#### [DATASET ENTRIES]
+---+
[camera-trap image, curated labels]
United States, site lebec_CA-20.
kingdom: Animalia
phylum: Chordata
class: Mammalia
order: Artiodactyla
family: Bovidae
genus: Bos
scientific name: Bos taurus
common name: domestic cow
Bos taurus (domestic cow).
+---+
#### [PROBLEM STATEMENT]
Your task is to transcribe the listing above in full, exactly as given.

#### [TASK SOLUTION]
[camera-trap image, curated labels]
United States, site lebec_CA-20.
kingdom: Animalia
phylum: Chordata
class: Mammalia
order: Artiodactyla
family: Bovidae
genus: Bos
scientific name: Bos taurus
common name: domestic cow
Bos taurus (domestic cow).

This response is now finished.